EXERCISE TASKS →
• 1. Answer these questions from the text on trained immunity:
(a) How long does the protection from trained immunity last?
(b) Which part of the immune system is described as the first line of defense against foreign invaders?
(c) What cell engulfs the pathogen and presents a small fragment of it for the T cell to recognize?
• 2. Write the next part of the text on trained immunity, picking up after its final line.

- Trained immunity is the effective immunological response to a secondary antigen/insult after a primary exposure to an unrelated antigen/insult, providing immunological protection ranging from about 3 months to 1 year.
- The mechanism of trained immunity exists on a cellular level via epigenetic and metabolic modifications that elicit a robust immune response to the secondary insult.
- There is potential to target the pathways of trained immunity to develop treatments for health problems such as cancer, viral infection, and autoimmune disease.
If one decides to run a marathon, they will perform physical training for several months before the race. This training will acquaint them with the physical demands that running a marathon requires, so that they will have success when their fitness is tested on the day of the race. Likewise, if one begins a new job, they will likely complete a series of training sessions to become familiar with and proficient in the tasks required to successfully perform in the new role. In both scenarios, training describes the acquisition of a skill, knowledge, or experience by one who learns and practices something previously naïve to them. Broadly speaking, the act of "training" is exemplified in many different contexts, including within the cells and tissues of our bodies. For example, our immune system is constantly learning the molecular signatures associated with foreign invaders in order to identify and destroy them as efficiently as possible. The
immune system accomplishes this via the innate immune system and the adaptive immune system. The innate immune system is the first line of defense against foreign invaders. It elicits a non-specific response and responds the same way to all pathogens. The adaptive immune response is the second line of defense that specifically targets the pathogen causing the infection. The pathogen is engulfed by an antigen-presenting cell (APC), then a small fragment of that pathogen is presented on the outside of the APC for the T cell to recognize; thus, resulting in T cell proliferation and antibody production specific to that pathogen. Since it is specific to the pathogen, the adaptive immune response is generally slower than the innate immune response; however, it is more accurate. The adaptive immune system also confers longer-term immunity toward specific pathogens since it can "remember" previously encountered pathogens and therefore deploy a swift and targeted immune response when faced with the same pathogen again. Figure 1 provides a brief overview of the innate and adaptive immune responses.
What is trained immunity?

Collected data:

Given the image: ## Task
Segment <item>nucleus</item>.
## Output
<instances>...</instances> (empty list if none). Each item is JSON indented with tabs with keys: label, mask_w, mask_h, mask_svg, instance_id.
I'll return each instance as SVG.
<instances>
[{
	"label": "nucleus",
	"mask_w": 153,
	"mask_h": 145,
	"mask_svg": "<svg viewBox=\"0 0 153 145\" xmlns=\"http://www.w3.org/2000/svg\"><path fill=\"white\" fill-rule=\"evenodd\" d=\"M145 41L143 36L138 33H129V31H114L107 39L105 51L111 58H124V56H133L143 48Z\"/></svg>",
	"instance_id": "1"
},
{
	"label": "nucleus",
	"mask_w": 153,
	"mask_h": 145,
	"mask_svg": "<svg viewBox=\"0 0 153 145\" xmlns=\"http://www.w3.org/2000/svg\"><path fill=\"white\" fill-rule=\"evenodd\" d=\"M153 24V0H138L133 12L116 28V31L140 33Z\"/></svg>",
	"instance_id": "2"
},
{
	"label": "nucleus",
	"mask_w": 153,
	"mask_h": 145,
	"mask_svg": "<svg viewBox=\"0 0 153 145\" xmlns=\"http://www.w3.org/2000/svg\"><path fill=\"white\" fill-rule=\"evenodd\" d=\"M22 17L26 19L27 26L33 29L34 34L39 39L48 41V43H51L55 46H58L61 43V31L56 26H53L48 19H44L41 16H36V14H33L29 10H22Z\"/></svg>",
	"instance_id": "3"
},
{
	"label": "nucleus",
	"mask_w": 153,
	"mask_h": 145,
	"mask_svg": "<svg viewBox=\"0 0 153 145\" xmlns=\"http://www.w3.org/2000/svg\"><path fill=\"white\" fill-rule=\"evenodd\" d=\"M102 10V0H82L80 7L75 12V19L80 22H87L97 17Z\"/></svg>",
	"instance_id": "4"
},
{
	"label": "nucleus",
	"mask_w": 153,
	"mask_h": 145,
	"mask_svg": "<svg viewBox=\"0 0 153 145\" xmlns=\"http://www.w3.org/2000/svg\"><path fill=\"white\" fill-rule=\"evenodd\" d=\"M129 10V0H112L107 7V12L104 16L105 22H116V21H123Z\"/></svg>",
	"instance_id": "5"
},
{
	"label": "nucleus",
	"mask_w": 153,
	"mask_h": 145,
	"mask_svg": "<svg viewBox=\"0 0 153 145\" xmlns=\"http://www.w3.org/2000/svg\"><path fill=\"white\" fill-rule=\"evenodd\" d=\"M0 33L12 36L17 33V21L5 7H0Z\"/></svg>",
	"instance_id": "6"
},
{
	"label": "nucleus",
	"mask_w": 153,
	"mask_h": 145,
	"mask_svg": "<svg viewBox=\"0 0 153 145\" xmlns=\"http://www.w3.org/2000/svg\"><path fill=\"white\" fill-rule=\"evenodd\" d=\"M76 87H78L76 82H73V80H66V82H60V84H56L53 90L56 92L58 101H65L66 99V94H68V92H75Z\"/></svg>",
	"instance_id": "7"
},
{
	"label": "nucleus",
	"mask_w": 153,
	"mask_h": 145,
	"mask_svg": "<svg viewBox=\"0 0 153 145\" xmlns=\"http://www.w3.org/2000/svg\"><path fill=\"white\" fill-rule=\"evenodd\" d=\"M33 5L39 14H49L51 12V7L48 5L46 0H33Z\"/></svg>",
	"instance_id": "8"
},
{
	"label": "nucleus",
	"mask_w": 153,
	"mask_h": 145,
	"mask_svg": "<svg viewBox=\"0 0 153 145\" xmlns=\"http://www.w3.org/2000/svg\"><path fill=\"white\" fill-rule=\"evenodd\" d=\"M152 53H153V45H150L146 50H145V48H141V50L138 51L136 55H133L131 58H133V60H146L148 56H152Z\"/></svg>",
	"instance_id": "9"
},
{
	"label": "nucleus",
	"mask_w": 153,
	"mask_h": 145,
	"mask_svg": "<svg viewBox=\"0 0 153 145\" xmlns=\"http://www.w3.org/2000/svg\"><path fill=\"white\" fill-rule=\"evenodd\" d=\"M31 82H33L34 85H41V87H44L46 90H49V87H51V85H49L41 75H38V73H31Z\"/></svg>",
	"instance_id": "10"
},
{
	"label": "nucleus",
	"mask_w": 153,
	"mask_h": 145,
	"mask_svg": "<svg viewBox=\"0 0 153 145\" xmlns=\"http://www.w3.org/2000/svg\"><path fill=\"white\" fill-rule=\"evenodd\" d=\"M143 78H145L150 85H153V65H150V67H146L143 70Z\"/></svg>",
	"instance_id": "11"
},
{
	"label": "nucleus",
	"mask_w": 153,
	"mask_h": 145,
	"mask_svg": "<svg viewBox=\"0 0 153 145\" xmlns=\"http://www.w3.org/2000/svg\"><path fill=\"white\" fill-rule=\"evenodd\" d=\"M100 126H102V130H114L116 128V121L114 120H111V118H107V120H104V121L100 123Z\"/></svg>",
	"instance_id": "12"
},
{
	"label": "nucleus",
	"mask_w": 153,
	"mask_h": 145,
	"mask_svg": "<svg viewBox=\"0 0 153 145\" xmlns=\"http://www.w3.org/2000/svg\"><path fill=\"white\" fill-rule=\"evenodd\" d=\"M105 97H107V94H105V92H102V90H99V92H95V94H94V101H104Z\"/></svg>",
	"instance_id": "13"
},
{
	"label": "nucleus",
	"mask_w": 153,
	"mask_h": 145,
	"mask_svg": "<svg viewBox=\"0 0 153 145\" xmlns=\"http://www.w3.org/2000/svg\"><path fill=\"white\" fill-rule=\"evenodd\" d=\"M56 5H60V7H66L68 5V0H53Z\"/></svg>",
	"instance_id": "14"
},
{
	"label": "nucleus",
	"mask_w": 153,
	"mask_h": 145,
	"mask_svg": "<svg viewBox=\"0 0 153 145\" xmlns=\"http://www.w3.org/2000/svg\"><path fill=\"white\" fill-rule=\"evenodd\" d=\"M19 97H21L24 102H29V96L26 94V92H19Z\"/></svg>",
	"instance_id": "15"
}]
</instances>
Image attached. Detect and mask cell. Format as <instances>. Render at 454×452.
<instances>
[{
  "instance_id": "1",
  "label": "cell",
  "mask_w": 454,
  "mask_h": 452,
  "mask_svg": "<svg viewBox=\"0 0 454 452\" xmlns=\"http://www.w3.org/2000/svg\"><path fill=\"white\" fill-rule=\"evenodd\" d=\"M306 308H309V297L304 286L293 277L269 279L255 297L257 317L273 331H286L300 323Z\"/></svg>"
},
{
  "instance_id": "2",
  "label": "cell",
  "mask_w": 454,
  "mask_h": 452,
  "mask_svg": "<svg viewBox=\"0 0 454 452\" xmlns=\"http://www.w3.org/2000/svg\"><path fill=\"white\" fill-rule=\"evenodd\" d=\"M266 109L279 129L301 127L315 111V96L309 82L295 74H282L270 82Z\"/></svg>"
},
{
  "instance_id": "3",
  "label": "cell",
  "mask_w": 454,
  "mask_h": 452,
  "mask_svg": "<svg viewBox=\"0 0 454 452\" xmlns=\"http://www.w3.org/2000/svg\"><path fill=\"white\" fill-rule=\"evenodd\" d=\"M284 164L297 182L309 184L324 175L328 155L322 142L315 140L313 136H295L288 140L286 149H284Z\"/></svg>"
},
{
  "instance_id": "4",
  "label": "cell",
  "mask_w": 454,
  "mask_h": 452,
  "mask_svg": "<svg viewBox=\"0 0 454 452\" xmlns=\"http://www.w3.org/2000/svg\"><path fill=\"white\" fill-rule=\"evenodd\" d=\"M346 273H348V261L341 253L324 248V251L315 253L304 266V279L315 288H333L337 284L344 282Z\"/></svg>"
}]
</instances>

OUTPUTS FOR THE TASKS →
• 1.
(a) About 3 months to 1 year.
(b) The innate immune system.
(c) An antigen-presenting cell (APC).

• 2.
Traditionally, the scientific consensus was that the innate immune system could not "learn" how to defeat pathogens in the way the adaptive immune response can. However, an increasing number of studies show that the innate immune response can result in an enduring and precise immunological memory response to unrelated secondary pathogens. This concept that the innate immune response demonstrates the ability to form immune memory and provide long-lasting protection against foreign invaders is termed "trained immunity." Specifically, this concept describes the long-term functional reprogramming of innate immune cells, which is initiated by a foreign antigen, leading to an altered response towards a second challenge after the return to a non-activated state (Fig. 2) (1). These innate immune cells (such as monocytes, macrophages, or natural killer cells) can be reprogrammed via epigenetic processes to open chromatin structures that allow the expression of inflammatory genes to defend a secondary insult (Fig. 2). Further, innate immune cells can be reprogrammed via metabolic pathways that result in better defense against a secondary insult as well (Fig. 2) (1).
Figure 2: Trained immunity results in effective defense against new pathogens. Initial pathogen exposure (A) results in functional reprogramming of innate immune cells via epigenetic modifications (B), gene expression changes (C), and metabolic changes (D). This causes an altered response towards a secondary pathogen exposure (E), via increased Akt/mTOR/HIF1 signaling pathway (F) and cytokine release (G, H).
For example, herpesvirus latency increases resistance to the bacterial pathogens Listeria monocytogenes and Yersinia pestis, via enhanced production of
IFNγ and systemic activation of macrophages. Furthermore, the bacille Calmette-Guerin (BCG) vaccine, is a vaccine for tuberculosis disease, but evokes trained immunity resulting in a robust immune response to unrelated diseases such as bladder cancer and lymphoma (1,2). The trained immunity acquired from the BCG vaccine for treating cancer is so effective that it is now an FDA-approved treatment against many cancers, including melanoma and bladder cancer (1,2). Another example of trained immunity is the primary exposure to the fungal ligand β-glucan (present in the cell wall of the pathogen Candida albicans), which results in protection against subsequent infection with Staphylococcus aureus (3). Mechanistically, studies have found that these methods of trained immunity, specifically the BCG vaccine and β-glucan, trigger
epigenetic modifications in histone tri-methylation at H3K4 via NOD2 and
dectin signaling pathways, respectively. These changes then activate monocytes and macrophages, induce cytokine production, and switch cellular metabolic state from oxidative phosphorylation to aerobic glycolysis. These data provide evidence that infections by themselves or the immune system's exposure to immune-stimulatory agents (such as vaccines) can provoke specific protection against reinfection from a specific pathogen and non-specific protection against a subsequent challenge from a different pathogen. Given the likelihood that trained immunity plays a role in various diseases, understanding the molecular mechanisms that drive trained immunity can provide a framework to develop non-specific therapies to deploy in the clinic to treat various conditions.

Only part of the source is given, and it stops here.